提供テキスト
↓
Syrup16gアーティストレビュー


何て充実したステージだっただろう。10月10日。この日、都会の喧騒の中に佇み、数々の伝説を残してきた比谷野外音楽堂に新たな歴史が生まれた。孤高の異端児Syrup16g。

[delayeddead tour]計二時間半3アンコール。素晴らしいというか、驚愕の数字だ。そのうえ「気持ちよくなったから歌っちゃう」と仙台限定でやるつもりだったU2のカヴァーをやるというびっくりプレゼントつきだ。定かではないが25曲以上やったはずだ。

しまいには、「このライブいつになったら終わるんだ?」と思わせるほど彼等はずーっと演奏しているように思えたし、聞いているこっちも全く帰る雰囲気はなかった。そんな永遠のロック調和の中にいたのだ。 五十嵐は一曲が終わるたびに「ありがとう」とか「ありがとうございます」と言っていた。正直、Syrup16gがこんなに誠実なやつらだとは思わなかった。

「そんなに言わなくても気持ちは届いてるよ」と思わす言いたくなるほどだ。言葉からも今日は気持ちよく歌えてることがよくわかった。もうひとつ言わせて貰うと、Syrup16gがこんなにも音楽に対して真っ直ぐなバンドだったとも思わなかった。「明日なんか適当さ 安心感なんか敵だろ?」とか「いまさら何もする気ねえ 生きてるなんて感じねえぜ 」とか「夢はかなえるもの 人は信じあうもの 愛はすばらしいもの もういいって もういいって」とか投げやりでぼやきのような歌詞ばっかりなのに。
↑
課題内容
Syrup16gのライブレビューを、最後の一文の直後から書き継いでください。 この後に続く行は参照する必要がありません。

抜粋行
↓
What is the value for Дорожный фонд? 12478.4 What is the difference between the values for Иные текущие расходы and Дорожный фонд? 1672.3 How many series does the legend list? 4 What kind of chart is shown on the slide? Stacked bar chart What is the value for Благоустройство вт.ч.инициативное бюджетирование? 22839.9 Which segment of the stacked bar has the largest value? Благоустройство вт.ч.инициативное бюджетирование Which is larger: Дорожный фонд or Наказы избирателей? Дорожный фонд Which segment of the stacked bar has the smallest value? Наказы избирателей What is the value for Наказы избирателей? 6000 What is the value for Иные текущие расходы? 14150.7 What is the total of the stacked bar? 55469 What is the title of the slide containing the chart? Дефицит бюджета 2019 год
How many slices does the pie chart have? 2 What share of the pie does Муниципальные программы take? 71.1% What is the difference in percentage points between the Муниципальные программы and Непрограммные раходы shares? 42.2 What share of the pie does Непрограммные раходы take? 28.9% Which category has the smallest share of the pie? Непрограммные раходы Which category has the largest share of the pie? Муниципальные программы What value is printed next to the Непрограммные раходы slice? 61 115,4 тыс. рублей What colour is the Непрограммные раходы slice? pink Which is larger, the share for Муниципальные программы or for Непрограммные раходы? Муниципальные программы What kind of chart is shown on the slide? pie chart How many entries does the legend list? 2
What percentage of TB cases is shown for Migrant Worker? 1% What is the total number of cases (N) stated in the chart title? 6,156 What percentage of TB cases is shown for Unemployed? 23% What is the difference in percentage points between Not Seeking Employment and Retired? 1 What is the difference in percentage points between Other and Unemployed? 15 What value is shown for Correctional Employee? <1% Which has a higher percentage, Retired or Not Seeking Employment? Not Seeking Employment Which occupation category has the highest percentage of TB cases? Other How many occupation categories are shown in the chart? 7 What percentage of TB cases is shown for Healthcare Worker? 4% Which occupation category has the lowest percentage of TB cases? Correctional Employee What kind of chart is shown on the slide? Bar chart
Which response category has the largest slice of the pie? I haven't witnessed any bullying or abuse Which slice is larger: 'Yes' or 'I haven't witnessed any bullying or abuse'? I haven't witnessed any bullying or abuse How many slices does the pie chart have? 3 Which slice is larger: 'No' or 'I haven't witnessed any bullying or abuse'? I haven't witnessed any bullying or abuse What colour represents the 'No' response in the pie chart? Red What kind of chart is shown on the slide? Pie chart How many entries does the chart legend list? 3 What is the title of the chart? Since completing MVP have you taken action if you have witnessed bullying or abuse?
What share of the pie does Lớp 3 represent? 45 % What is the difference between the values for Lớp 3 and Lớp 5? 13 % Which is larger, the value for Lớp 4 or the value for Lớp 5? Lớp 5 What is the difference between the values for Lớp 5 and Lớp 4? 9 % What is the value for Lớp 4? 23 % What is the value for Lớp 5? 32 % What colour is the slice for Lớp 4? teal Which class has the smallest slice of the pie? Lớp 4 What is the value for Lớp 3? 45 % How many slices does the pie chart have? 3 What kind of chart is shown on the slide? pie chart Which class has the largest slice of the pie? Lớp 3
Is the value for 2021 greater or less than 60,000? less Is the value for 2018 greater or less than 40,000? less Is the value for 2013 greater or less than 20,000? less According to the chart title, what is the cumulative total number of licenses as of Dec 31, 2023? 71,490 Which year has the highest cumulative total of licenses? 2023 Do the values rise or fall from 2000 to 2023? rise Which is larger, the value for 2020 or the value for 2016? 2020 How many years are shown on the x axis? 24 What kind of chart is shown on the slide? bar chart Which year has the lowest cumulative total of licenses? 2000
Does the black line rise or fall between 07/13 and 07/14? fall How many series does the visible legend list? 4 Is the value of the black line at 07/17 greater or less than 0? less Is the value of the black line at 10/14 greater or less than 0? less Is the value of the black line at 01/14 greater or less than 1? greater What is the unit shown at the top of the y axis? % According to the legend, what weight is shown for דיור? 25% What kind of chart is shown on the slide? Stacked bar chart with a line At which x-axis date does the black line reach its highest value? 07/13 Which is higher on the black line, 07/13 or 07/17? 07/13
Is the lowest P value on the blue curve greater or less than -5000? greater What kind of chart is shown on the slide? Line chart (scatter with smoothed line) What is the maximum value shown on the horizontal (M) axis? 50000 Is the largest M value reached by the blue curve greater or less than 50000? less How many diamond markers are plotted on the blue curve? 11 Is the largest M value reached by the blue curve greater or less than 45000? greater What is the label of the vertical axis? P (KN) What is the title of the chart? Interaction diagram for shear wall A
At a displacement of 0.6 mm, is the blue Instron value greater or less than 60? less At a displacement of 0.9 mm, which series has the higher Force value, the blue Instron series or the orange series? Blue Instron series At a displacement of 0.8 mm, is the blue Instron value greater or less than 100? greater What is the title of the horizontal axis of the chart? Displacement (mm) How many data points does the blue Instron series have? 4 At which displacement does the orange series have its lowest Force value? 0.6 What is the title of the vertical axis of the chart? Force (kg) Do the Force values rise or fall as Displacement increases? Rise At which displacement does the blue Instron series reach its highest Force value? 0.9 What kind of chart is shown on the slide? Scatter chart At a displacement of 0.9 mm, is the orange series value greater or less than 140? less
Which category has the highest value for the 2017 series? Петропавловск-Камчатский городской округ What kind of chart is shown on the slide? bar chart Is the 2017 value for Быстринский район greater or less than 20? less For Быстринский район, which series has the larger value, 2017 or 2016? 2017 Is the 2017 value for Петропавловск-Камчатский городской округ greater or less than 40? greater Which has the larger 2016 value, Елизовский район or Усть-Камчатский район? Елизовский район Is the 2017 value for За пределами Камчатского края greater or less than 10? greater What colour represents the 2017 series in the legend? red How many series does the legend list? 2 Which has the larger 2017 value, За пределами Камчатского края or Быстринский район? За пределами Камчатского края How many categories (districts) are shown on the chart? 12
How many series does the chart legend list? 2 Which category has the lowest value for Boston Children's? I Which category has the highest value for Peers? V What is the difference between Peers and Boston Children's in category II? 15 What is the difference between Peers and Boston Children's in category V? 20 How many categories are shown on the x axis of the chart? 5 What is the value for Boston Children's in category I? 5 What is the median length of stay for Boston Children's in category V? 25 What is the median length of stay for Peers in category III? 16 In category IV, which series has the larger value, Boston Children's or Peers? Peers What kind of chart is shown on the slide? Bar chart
↑
解答欄
でも一つの曲に仕上がった時にゾクゾクするようなロックサウンドが圧倒的な迫力を生み、歌詞に魔力を持たせる。痛々しいくらい不器用な彼らの生身の音は怖いくらい切なくて、苦しくて、激しくて、綺麗だった。そんな神聖な空気を生むステージはいいリズムで進んでいった。 激情と静情が交互に織り成す圧巻の勢いの中に、今、音楽ができることへの喜びと曲に対する優しさを感じた。暖かさを感じたのだ。五十嵐は陰影と湿気のある声でときには激しくエレキギターを掻きむしり、唸り声を上げ歌い上げ、ときには椅子に座りアコースティックギターを優しく鳴らし、情緒的に歌い上げた。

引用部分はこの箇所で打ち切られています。